4 tips on how to limit bad debt losses during COVID-19
Are your customers paying their bills on time?
As the COVID-19 pandemic continues to drive a slowdown in global economic growth, we are seeing an increase strain on cash flows. This in turn is leading to a deterioration in payment behaviour by customers. Here is some advice you can take to minimise the risk of bad debts and optimise your collections during the coronavirus pandemic.
Review your accounts receivable portofolio
It is important to identify the accounts that could encounter liquidity problems due to COVID-19. By assessing and categorising your portfolio, you can focus collections strategies on the accounts that need them most. To start, we would recommend grouping buyers into one of three tiers:
- ‘Good’ for customers that are in a strong financial position and where COVID-19 has little or no negative impact on their sector;
- ‘Fair’ for accounts where the pandemic has negatively affected their sectors, but the company is in a relatively good financial position;
- ‘Poor’ for customers who are threatened with insolvency due to COVI9-19 and whose sectors have been deeply affected.
Consider renegotiating customer payment terms
As long as the new terms align with your company's credit policy, renegotiating with customers can increase the chance of payments being settled. For instance, you could consider giving customers incentives to encourage early payments as sometimes even small discounts can speed up the collection process during periods of economic hardship.
Another suggestion is to offer customers short-term relief – such as suspending interest and late fees – in exchange for prompt payments. Meanwhile, for customers that have severe cash flow issues which could prevent them for paying their bill in full, consider working out a plan to receive a partial payment in the short-term. This is preferable to writing-off the whole debt in the event the economic downturn worsens.
Streamline your accounts receivable process
While in normal economic conditions, minor shortcomings in your accounts receivable process may not be a problem, in the current environment, it is important to have an efficient system in place. Possible improvements include regular monitoring of key metrics so you can detect early any potential cash flow problems. Metrics to consider include accounts receivable turnover ratio, days sales outstanding and accounts receivable ageing.

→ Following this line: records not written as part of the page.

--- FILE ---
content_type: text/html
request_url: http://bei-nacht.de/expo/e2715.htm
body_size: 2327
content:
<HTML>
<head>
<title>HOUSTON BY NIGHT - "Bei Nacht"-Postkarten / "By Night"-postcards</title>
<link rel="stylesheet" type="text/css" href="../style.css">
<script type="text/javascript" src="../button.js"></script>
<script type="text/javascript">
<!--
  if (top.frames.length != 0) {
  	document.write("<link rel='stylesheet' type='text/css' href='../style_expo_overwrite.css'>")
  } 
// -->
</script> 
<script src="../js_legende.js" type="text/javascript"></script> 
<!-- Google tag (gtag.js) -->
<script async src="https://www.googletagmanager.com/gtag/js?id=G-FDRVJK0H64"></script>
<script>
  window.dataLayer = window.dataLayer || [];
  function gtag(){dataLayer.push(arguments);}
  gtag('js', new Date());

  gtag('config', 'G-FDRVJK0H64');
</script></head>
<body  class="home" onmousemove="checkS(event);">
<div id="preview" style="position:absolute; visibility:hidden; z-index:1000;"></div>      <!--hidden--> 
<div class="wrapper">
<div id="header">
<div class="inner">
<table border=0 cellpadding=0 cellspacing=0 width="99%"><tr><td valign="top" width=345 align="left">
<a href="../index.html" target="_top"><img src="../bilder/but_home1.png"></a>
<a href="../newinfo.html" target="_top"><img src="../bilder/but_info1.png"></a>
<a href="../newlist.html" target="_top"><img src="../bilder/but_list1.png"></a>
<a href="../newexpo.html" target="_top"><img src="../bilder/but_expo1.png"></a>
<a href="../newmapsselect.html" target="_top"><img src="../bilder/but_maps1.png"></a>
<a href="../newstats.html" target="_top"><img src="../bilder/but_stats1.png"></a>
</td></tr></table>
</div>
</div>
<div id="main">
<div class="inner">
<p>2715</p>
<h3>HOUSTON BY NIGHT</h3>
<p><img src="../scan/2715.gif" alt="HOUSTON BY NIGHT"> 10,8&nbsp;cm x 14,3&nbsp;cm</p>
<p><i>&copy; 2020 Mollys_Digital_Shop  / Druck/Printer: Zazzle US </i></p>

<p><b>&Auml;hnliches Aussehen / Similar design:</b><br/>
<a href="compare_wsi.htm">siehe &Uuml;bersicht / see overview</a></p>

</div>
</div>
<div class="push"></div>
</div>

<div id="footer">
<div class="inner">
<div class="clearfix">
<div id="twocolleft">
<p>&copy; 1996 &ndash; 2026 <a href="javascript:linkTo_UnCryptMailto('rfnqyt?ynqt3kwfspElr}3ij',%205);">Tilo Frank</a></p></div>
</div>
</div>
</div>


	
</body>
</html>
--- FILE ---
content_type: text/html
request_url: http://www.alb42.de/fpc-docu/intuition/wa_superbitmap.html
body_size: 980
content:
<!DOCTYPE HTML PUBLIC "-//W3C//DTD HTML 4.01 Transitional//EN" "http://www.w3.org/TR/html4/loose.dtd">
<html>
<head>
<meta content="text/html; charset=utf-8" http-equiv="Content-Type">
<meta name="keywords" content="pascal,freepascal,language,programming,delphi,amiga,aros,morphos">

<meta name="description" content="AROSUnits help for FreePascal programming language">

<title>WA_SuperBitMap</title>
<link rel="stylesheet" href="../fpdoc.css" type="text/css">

It is also worth reviewing your company’s accounts receivable process to see if you need to make changes as a result of COVID-19. These could include the way invoices are sent and collected or how transactions are recorded. For example, are you offering payment options that make it easy for customers to settle their bills?
Importantly, while it is normal to make ad-hoc changes during this period, it is essential that customer data is kept up-to-date in a central repository to help prevent unauthorised changes. Having an accurate record of any special arrangements also allows your company to send invoices without errors, execute collections with the correct approach and manage disputes effectively.
Minimise disruptions to your collections operation
Depending on how the coronavirus pandemic has impacted your company’s working arrangements, staff may struggle to perform their normal collection activity. If your company finds itself in this situation, consider establishing a partnership with a collections agency to ensure you can still fulfil critical tasks. If you have a credit insurance policy, your policy may cover debt collections service. Please check with your credit insurance provider.
A collections partner can help you:
- Adapt your collections approach to the development of the pandemic and changes in customers' circumstances;
- Enhance internal efforts to collect outstanding payments;
- Support the execution of your company's contingency plans to minimise cash flow risks.
Many businesses and sectors are feeling the strain from the COVID-19 outbreak making it more important than ever to safeguard your company’s liquidity. Ensuring your accounts receivable process is optimised to operate throughout the pandemic will help secure the cash flows needed to provide your company with the financial flexibility and resilience to survive the downturn.